[Short web captions]
-----
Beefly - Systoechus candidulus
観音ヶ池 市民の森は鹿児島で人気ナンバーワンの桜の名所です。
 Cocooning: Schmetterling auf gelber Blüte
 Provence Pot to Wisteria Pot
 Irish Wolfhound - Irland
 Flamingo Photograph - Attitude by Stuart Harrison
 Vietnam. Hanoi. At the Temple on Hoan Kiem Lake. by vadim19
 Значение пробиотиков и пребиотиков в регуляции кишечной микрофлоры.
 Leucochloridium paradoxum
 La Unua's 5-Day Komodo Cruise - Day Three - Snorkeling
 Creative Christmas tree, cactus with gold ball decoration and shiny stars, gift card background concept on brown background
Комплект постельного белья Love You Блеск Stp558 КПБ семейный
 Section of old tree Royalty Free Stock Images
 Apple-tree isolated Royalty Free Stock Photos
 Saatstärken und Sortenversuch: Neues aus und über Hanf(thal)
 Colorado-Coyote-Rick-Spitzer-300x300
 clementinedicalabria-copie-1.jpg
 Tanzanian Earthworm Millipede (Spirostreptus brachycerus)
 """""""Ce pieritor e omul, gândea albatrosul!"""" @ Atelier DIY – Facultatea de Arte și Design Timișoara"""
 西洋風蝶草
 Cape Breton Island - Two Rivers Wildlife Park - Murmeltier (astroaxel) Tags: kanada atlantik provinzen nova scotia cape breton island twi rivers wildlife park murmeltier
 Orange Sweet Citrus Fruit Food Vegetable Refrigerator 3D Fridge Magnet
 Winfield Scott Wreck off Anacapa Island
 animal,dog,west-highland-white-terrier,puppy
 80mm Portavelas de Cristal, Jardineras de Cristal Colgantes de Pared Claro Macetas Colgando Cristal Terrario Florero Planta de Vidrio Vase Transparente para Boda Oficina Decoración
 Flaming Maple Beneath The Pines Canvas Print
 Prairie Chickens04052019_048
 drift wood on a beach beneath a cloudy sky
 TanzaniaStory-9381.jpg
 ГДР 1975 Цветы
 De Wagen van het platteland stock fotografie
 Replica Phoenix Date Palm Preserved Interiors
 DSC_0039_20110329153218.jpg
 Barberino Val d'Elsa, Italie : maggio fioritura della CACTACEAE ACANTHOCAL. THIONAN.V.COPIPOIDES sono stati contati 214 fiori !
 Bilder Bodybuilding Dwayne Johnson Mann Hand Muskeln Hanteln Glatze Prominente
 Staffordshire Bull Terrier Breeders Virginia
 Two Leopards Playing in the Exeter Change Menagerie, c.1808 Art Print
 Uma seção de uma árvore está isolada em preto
-----
Work instruction
Among the lines above, repeat exactly those from the line with "Комплект постельного белья" to the line with "Cape Breton Island - Two", counting both ends.

Result of this exercise
Комплект постельного белья Love You Блеск Stp558 КПБ семейный
 Section of old tree Royalty Free Stock Images
 Apple-tree isolated Royalty Free Stock Photos
 Saatstärken und Sortenversuch: Neues aus und über Hanf(thal)
 Colorado-Coyote-Rick-Spitzer-300x300
 clementinedicalabria-copie-1.jpg
 Tanzanian Earthworm Millipede (Spirostreptus brachycerus)
 """""""Ce pieritor e omul, gândea albatrosul!"""" @ Atelier DIY – Facultatea de Arte și Design Timișoara"""
 西洋風蝶草
 Cape Breton Island - Two Rivers Wildlife Park - Murmeltier (astroaxel) Tags: kanada atlantik provinzen nova scotia cape breton island twi rivers wildlife park murmeltier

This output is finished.